● TEXTAUSZUG:
Im September 2020 hatten die beiden das erste Beratungsgespräch, im Juli 2021 folgte die Schwangerschaft. Im März 2022 kam ihre Tochter Iva schließlich auf die Welt. Die Familien standen von Anfang an hinter dem Kinderwunsch der beiden. "Unsere Eltern waren froh, dass es endlich losgeht und sie Großeltern werden können," lacht das Paar. Der Freundeskreis reagierte ebenfalls sehr positiv. "Wir hören sogar oft: 'Danke, dass unsere Kinder miterleben können, dass es auch normal ist, dass zwei Frauen miteinander ein Kind haben.'"
Auch in ihrem Heimatdorf im Burgenland habe es bislang nie Konflikte gegeben. "Anfeindungen oder Ähnliches haben wir zum Glück noch nie erlebt. Da haben es andere Paare sicher schwerer. Wir haben Iva auch taufen lassen, das war ebenfalls kein Problem." Der Familienalltag gestalte sich ganz gewöhnlich, wie bei anderen Kleinfamilien – nur, dass Iva ihre beiden Mütter "Mama" und "Mami" ruft.

● AUFGABEN:
A: Beantworte anhand des Textauszugs die folgenden Fragen:
(i) Wann hatte das Paar das erste Beratungsgespräch?
(ii) In welchem Bundesland liegt das Heimatdorf der beiden?
(iii) Wie ruft Iva ihre beiden Mütter?
B: Stimmen diese Aussagen mit dem Textauszug überein? Antworte jeweils mit Ja oder Nein und zitiere die entscheidenden Worte.
(i) Iva wurde im März 2022 geboren.
(ii) Das Paar hat in seinem Heimatdorf Anfeindungen erlebt.
(iii) Die Taufe von Iva war ein Problem.
Die Datensätze sind eigenständiges Material und gehören nicht zum Textauszug.

(Gespeicherte Datensätze)
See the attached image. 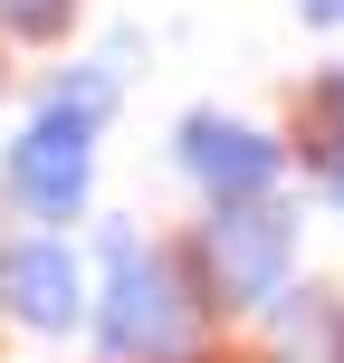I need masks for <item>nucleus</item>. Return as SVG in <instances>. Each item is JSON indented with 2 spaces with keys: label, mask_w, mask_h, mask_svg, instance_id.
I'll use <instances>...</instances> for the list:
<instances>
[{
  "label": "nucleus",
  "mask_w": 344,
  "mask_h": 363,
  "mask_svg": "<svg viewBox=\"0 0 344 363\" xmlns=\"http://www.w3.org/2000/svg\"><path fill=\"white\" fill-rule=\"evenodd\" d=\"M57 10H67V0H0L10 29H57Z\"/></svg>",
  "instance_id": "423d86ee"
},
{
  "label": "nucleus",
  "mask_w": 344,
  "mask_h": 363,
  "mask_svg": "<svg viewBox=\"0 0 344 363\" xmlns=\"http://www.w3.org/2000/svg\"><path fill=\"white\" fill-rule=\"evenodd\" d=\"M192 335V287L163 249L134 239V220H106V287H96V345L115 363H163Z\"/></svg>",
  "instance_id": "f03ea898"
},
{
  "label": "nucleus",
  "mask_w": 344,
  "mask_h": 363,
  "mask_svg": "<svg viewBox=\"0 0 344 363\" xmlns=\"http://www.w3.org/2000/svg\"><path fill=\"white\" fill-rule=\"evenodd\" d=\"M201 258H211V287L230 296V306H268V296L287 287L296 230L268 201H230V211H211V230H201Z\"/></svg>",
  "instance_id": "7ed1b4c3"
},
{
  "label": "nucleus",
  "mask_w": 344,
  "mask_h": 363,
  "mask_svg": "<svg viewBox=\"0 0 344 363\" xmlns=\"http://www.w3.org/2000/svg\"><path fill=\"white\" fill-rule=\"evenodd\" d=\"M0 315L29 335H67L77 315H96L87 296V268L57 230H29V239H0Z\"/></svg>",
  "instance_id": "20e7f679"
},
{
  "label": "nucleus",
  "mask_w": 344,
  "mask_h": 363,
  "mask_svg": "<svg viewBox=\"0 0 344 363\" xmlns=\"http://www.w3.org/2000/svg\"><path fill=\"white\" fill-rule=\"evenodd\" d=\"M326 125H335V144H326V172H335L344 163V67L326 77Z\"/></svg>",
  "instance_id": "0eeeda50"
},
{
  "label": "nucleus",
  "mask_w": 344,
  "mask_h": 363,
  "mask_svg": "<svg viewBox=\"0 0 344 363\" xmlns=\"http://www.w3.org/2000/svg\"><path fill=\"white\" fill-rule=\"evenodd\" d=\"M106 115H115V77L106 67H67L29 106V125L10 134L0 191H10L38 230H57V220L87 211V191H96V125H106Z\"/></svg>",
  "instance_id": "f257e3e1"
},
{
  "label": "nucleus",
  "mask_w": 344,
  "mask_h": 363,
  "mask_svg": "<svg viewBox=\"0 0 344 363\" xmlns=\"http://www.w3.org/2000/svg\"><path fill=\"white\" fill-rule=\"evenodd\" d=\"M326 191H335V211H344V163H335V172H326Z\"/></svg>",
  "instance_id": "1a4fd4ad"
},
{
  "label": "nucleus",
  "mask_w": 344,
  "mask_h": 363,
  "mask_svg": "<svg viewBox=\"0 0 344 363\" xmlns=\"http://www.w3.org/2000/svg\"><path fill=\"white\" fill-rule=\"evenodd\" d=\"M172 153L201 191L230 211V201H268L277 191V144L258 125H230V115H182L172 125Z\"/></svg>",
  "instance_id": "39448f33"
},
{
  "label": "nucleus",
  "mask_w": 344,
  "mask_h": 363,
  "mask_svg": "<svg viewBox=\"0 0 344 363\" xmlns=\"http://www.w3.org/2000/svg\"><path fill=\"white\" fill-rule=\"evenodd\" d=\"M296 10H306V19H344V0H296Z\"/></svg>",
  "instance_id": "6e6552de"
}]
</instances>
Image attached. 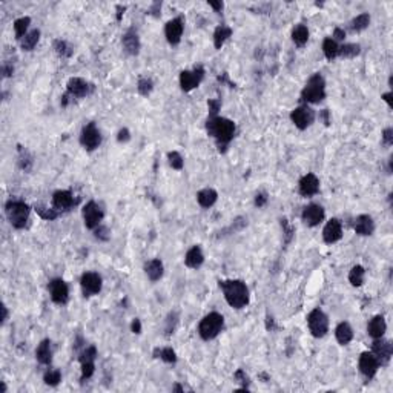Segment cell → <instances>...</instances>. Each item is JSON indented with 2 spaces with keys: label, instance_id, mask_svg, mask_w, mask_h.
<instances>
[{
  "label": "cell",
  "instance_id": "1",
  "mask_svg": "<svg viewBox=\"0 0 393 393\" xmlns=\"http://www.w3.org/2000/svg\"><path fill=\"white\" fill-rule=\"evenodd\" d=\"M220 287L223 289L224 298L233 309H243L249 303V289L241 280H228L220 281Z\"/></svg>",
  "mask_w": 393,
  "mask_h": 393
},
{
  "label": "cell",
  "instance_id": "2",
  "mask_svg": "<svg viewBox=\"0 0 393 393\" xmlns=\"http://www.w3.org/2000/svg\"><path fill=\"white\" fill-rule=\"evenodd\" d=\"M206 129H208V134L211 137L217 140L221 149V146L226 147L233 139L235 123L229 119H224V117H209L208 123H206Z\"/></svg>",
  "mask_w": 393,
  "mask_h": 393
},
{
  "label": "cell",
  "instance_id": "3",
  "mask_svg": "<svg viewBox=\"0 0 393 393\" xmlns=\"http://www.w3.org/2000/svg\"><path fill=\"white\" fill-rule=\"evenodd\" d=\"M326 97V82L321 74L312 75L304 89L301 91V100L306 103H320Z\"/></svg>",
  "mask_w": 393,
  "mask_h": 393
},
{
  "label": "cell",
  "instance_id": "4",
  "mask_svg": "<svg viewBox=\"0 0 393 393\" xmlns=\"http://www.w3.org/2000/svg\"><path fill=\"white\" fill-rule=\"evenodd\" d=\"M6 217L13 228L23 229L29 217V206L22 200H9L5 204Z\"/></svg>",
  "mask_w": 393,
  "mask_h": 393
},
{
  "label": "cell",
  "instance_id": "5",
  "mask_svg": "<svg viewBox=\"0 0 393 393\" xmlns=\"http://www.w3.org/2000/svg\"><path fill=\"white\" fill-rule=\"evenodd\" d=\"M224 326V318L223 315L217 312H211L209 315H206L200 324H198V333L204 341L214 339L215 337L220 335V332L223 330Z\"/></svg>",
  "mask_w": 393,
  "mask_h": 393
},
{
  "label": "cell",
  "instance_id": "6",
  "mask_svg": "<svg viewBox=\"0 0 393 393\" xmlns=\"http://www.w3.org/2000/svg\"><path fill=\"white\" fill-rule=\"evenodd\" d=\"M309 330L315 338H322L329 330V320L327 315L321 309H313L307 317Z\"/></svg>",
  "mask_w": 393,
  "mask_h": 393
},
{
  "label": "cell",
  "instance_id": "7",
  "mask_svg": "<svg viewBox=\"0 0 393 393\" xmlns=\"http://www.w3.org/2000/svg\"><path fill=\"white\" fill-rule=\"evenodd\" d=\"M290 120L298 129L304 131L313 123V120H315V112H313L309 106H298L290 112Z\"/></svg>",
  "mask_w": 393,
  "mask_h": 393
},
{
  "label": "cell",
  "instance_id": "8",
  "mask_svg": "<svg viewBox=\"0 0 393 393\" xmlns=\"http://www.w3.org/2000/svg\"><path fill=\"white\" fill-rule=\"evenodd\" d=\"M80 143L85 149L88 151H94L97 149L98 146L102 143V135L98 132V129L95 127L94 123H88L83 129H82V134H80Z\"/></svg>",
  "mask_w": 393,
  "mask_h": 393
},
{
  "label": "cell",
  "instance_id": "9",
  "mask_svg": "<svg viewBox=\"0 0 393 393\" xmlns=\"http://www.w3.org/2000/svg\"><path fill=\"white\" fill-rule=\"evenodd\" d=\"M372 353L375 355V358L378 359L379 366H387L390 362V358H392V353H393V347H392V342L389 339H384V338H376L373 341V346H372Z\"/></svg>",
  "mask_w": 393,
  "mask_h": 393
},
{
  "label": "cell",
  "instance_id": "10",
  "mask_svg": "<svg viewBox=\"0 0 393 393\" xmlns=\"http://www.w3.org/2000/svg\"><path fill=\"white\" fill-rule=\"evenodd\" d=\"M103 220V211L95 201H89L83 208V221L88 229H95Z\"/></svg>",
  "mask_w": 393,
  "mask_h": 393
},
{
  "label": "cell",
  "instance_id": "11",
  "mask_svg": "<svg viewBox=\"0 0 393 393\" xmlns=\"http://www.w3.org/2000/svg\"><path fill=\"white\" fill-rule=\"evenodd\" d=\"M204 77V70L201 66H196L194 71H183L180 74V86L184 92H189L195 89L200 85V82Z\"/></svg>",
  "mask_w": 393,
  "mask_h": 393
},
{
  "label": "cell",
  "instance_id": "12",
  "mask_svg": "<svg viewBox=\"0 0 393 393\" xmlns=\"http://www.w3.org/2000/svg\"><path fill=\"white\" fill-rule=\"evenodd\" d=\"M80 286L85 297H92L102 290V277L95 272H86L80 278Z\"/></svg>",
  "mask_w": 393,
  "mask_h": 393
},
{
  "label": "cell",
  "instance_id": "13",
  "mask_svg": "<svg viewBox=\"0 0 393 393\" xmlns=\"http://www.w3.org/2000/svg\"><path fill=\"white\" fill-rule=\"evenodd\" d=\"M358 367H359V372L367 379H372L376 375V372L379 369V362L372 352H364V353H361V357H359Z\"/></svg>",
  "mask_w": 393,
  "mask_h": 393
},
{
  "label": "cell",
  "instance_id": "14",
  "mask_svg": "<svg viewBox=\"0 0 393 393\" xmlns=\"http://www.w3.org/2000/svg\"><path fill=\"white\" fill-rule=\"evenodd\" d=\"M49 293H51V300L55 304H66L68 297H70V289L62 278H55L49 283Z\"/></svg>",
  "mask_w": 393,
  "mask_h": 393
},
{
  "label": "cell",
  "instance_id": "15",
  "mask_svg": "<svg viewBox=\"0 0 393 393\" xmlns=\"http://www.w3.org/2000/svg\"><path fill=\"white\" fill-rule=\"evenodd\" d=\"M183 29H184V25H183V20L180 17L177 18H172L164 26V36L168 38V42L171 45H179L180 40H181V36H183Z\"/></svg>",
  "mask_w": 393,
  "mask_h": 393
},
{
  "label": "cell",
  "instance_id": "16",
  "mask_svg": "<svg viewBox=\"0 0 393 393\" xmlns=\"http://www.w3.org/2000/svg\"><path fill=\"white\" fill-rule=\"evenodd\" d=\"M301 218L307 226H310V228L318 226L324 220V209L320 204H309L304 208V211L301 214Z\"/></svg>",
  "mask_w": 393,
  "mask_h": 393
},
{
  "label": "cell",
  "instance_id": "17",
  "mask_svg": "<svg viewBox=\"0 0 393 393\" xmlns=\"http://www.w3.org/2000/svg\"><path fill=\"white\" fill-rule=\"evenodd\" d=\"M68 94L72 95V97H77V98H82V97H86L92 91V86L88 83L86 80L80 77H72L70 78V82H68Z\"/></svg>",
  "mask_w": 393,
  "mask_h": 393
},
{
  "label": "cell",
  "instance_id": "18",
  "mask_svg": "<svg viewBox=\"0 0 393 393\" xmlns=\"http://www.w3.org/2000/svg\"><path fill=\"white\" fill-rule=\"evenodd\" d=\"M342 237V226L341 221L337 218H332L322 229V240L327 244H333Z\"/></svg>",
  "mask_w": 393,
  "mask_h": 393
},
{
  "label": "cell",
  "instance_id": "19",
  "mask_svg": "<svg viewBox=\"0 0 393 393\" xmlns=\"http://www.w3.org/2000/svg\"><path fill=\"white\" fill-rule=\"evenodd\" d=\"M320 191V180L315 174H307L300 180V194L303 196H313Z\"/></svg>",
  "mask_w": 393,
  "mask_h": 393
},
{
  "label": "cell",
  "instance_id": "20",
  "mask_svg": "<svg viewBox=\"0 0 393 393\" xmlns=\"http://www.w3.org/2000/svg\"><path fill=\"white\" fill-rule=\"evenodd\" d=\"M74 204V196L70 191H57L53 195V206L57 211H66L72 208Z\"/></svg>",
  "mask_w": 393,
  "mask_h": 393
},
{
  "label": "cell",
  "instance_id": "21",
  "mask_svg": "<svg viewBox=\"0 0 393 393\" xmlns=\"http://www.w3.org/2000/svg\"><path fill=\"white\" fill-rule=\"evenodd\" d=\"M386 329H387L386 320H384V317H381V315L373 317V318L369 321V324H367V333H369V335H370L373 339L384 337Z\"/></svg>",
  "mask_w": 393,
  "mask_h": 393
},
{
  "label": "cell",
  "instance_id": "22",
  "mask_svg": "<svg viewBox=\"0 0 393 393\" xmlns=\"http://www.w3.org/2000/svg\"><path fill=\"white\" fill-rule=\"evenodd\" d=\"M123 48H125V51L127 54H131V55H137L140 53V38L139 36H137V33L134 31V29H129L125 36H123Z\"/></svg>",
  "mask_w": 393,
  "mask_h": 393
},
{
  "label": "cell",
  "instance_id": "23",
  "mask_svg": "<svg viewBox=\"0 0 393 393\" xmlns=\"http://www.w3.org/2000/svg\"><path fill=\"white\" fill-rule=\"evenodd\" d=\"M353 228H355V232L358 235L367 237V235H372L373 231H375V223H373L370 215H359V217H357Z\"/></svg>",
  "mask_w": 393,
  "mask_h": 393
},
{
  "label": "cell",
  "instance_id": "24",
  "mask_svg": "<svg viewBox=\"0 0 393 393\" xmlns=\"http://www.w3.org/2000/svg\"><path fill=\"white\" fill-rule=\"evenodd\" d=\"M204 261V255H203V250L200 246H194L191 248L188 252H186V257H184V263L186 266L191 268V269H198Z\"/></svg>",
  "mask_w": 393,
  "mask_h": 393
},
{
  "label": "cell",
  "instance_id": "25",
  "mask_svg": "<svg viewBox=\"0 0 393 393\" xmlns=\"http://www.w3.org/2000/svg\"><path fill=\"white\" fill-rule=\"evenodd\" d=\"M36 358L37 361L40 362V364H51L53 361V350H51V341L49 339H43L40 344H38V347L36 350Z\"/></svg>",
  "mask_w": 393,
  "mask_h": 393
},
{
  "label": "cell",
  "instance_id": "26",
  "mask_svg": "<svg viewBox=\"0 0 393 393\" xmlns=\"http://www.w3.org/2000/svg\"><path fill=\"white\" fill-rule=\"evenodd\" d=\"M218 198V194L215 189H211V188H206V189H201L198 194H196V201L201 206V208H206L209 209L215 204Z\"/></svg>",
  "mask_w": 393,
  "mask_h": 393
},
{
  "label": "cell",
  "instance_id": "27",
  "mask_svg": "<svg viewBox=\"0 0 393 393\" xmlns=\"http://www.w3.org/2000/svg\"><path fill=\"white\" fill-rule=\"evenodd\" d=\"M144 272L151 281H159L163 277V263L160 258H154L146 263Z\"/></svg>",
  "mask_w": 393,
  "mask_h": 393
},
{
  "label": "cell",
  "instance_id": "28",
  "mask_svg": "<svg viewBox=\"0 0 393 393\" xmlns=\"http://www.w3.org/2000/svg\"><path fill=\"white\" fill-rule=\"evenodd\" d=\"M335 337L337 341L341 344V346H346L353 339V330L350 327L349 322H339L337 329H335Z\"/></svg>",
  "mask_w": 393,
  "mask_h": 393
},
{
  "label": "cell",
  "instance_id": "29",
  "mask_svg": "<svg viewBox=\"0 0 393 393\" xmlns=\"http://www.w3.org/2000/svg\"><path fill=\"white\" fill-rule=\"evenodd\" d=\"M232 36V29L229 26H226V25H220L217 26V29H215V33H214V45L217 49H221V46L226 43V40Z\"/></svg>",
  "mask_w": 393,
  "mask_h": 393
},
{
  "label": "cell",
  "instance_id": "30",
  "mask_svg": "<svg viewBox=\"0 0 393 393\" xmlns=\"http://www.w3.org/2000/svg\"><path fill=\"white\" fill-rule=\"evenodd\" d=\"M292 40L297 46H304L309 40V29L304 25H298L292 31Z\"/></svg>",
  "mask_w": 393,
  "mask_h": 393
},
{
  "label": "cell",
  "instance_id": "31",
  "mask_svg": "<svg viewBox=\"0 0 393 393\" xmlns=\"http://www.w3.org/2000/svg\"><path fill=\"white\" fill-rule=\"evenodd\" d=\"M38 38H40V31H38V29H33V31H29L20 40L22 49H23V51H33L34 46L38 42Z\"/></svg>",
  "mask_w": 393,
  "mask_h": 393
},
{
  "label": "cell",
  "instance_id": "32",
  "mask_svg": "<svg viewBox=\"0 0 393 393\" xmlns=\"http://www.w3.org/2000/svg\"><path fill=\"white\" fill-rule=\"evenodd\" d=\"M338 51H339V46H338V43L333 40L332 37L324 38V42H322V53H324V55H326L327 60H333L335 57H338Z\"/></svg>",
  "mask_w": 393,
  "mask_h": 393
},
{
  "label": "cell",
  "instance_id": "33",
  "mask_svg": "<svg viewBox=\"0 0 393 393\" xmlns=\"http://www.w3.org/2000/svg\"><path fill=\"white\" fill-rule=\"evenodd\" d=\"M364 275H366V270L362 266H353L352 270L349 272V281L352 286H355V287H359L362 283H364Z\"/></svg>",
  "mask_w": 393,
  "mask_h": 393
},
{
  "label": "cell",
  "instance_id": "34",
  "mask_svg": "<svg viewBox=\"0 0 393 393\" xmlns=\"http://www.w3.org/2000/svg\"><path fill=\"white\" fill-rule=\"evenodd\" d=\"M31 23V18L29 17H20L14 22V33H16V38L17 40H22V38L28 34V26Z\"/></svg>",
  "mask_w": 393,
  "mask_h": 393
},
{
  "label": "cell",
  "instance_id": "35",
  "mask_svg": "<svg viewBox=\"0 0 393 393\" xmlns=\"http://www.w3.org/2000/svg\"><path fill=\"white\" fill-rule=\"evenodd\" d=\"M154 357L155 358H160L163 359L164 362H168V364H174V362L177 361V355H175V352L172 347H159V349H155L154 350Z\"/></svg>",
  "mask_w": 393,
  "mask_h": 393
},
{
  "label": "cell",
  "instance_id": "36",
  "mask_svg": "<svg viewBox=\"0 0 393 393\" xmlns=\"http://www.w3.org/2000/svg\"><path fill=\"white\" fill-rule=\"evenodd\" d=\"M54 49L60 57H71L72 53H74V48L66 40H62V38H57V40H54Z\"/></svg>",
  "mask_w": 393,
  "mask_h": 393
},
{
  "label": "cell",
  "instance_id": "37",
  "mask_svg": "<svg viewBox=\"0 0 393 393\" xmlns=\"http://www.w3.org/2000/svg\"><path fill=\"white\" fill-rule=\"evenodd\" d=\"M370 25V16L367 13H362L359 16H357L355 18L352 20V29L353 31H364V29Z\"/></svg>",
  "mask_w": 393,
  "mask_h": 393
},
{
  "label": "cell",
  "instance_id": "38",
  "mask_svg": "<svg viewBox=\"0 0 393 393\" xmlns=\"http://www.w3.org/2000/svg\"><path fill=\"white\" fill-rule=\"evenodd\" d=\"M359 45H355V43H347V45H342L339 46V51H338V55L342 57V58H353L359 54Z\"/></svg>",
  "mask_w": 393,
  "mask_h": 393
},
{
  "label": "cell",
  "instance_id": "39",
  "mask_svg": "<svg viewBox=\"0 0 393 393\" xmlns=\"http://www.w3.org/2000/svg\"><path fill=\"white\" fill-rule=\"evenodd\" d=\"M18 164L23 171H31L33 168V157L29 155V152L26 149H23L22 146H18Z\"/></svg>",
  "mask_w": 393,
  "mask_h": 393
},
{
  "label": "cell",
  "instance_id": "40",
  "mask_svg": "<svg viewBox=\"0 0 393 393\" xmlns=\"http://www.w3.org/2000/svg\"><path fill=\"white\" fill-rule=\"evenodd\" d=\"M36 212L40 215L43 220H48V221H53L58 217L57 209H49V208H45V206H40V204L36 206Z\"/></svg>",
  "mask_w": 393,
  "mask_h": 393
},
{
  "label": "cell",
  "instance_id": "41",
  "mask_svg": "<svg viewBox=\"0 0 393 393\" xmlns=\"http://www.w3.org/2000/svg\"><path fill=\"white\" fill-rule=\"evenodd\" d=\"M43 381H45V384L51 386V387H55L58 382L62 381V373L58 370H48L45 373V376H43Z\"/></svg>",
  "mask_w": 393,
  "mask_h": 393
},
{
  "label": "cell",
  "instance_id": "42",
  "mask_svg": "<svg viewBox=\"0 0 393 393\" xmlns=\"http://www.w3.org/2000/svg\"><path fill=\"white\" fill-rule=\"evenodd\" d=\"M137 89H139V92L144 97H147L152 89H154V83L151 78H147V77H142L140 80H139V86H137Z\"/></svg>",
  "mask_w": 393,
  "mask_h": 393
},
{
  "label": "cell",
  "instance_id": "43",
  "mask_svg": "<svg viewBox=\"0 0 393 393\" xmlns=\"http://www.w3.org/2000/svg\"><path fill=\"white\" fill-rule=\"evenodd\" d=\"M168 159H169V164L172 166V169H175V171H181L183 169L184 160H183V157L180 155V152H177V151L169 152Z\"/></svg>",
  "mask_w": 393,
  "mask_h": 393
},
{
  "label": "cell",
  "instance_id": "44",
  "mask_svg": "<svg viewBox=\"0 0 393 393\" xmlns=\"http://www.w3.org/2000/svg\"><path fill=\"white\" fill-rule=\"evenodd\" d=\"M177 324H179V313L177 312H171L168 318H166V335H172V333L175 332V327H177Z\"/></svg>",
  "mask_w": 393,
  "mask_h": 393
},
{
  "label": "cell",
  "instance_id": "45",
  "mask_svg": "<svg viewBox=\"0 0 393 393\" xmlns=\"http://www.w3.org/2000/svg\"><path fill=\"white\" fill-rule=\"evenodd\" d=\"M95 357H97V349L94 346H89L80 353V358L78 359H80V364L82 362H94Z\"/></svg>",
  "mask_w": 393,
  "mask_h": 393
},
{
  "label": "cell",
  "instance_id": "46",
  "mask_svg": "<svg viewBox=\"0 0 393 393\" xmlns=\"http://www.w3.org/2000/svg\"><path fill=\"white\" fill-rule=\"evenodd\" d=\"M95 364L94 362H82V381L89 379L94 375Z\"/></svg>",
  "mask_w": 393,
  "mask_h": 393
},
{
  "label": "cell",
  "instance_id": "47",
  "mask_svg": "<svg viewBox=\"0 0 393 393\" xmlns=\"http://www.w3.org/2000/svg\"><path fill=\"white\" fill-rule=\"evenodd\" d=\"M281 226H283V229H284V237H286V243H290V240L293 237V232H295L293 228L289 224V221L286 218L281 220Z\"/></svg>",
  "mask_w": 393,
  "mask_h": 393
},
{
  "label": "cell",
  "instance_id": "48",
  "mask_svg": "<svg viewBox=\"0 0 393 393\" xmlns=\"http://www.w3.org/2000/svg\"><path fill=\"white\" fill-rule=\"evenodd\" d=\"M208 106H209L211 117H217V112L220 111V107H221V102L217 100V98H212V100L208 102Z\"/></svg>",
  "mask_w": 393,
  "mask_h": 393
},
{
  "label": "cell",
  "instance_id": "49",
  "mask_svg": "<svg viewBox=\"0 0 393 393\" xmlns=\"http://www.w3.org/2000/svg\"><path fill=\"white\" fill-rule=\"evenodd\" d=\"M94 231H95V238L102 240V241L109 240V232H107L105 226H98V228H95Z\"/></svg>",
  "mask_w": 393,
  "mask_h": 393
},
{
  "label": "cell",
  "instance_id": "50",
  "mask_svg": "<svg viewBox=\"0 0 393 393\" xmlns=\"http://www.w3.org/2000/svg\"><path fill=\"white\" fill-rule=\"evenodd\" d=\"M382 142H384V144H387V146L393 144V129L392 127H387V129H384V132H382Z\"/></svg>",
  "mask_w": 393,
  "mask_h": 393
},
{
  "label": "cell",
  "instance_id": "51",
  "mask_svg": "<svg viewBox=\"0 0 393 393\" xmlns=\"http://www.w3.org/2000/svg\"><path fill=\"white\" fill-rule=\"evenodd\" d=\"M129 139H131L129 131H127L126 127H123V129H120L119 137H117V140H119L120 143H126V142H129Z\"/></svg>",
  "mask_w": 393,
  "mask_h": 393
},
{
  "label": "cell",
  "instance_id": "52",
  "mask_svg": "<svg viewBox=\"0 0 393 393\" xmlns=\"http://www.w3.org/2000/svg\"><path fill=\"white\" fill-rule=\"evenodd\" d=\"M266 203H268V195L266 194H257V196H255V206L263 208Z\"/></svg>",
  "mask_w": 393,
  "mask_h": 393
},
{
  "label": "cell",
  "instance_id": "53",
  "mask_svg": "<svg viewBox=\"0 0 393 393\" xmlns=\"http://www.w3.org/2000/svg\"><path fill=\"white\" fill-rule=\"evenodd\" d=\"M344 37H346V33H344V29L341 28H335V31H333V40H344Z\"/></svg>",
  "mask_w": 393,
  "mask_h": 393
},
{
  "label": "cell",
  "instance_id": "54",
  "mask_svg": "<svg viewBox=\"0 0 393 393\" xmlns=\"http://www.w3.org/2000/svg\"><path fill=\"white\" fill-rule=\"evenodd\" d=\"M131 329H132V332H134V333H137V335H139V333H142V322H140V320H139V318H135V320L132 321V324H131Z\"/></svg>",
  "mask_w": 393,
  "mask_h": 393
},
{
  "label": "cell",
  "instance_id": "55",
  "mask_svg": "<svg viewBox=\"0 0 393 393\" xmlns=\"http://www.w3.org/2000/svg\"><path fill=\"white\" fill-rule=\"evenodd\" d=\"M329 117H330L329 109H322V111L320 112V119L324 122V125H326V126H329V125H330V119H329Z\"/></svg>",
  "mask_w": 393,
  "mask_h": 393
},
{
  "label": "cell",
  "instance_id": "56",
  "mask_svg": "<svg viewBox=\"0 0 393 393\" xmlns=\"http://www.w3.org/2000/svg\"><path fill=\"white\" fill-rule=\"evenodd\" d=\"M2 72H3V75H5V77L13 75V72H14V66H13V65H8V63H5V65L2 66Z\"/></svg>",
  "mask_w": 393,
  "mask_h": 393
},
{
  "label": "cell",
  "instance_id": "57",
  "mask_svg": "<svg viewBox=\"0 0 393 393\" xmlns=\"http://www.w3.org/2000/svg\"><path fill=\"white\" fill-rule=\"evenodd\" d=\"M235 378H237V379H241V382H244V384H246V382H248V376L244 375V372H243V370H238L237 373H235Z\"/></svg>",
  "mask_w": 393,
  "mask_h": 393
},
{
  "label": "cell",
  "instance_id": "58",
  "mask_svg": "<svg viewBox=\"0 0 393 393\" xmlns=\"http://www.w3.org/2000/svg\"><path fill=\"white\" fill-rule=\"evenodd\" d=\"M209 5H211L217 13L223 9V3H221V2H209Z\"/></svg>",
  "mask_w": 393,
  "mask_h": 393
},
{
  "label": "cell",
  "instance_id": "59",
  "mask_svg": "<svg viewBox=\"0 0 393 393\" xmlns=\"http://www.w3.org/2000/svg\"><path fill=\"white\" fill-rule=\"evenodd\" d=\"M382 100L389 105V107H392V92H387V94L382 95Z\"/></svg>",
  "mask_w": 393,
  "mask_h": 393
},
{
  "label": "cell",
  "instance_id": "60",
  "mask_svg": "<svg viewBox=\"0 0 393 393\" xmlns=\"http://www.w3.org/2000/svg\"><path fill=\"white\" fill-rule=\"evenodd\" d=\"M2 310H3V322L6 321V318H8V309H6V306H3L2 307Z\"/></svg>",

● ANTWORTEN JE AUFGABE:
A:
(i) Im September 2020.
(ii) Im Burgenland.
(iii) „Mama“ und „Mami“.

B:
(i) Ja: „Im März 2022 kam ihre Tochter Iva schließlich auf die Welt.“
(ii) Nein: „Anfeindungen oder Ähnliches haben wir zum Glück noch nie erlebt.“
(iii) Nein: „Wir haben Iva auch taufen lassen, das war ebenfalls kein Problem.“